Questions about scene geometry
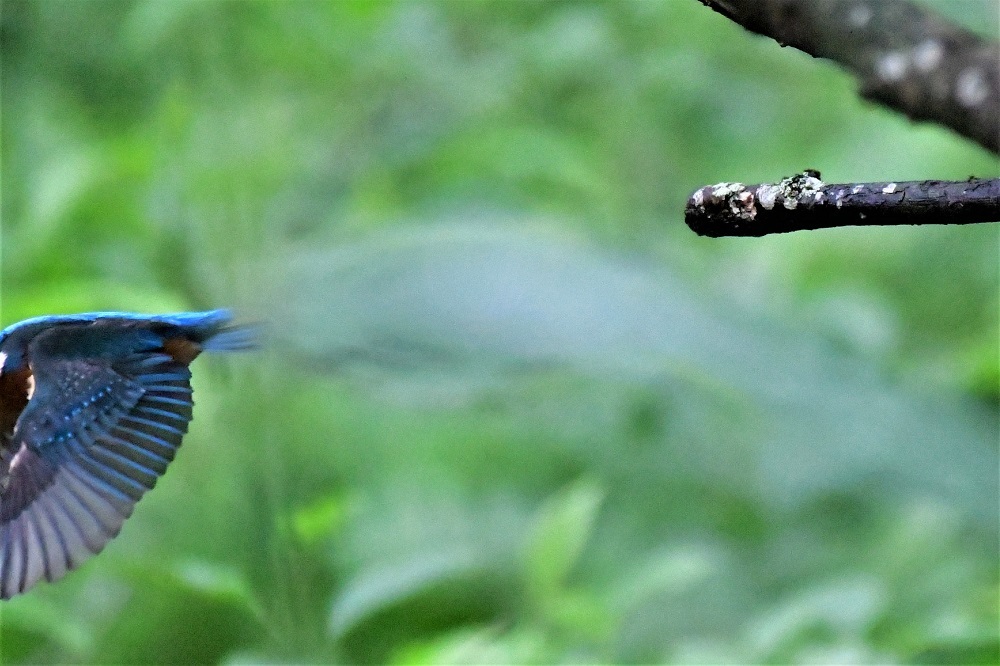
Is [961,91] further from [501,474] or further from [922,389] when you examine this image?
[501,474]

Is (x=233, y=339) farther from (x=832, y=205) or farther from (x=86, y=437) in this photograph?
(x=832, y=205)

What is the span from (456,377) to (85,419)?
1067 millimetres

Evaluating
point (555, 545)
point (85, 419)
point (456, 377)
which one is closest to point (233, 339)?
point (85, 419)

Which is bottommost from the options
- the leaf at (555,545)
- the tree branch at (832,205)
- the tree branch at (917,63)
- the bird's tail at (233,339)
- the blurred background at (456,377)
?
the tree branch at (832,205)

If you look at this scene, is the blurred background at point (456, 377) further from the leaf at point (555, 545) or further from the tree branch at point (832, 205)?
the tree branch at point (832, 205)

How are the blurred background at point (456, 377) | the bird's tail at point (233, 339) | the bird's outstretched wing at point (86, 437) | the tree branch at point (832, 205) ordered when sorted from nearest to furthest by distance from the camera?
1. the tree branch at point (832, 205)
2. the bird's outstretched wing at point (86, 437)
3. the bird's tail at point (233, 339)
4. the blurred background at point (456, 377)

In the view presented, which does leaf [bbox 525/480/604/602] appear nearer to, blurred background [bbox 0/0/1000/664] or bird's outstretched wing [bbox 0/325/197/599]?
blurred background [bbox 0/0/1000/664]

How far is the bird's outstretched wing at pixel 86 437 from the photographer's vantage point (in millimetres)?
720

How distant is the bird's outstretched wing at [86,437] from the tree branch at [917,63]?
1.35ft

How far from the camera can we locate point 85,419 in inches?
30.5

Written request =
Reproduce the material word for word. Any pictures should be left out of the copy.

Solution for this task =
Is [961,91] further from [501,474] or further from [922,389] when you examine this image?
[501,474]

Is (x=233, y=339) farther from (x=832, y=205) or farther from (x=86, y=437) in this photograph?
(x=832, y=205)

What is the span from (456,377) to (85,419)?
1067 millimetres

Evaluating
point (555, 545)
point (85, 419)
point (456, 377)
which one is closest to point (233, 339)?
point (85, 419)

Which is bottommost from the options
- the leaf at (555,545)
- the tree branch at (832,205)
- the tree branch at (917,63)
- the bird's tail at (233,339)
- the blurred background at (456,377)
?
the tree branch at (832,205)

If you look at this scene, is the blurred background at point (456, 377) further from the leaf at point (555, 545) or further from the tree branch at point (832, 205)?
the tree branch at point (832, 205)

How are the blurred background at point (456, 377) | the bird's tail at point (233, 339) | the bird's outstretched wing at point (86, 437) | the tree branch at point (832, 205) ordered when sorted from nearest to furthest by distance from the camera?
1. the tree branch at point (832, 205)
2. the bird's outstretched wing at point (86, 437)
3. the bird's tail at point (233, 339)
4. the blurred background at point (456, 377)

In the view presented, which does leaf [bbox 525/480/604/602] appear nearer to, blurred background [bbox 0/0/1000/664] or bird's outstretched wing [bbox 0/325/197/599]?
blurred background [bbox 0/0/1000/664]

How far is the bird's outstretched wing at pixel 86 437 from the photographer's vantage point (in millimetres)?
720

How distant is the bird's outstretched wing at [86,437] from the tree branch at [917,63]?
1.35ft

How far from the camera can we locate point 85,419 in inches?
30.5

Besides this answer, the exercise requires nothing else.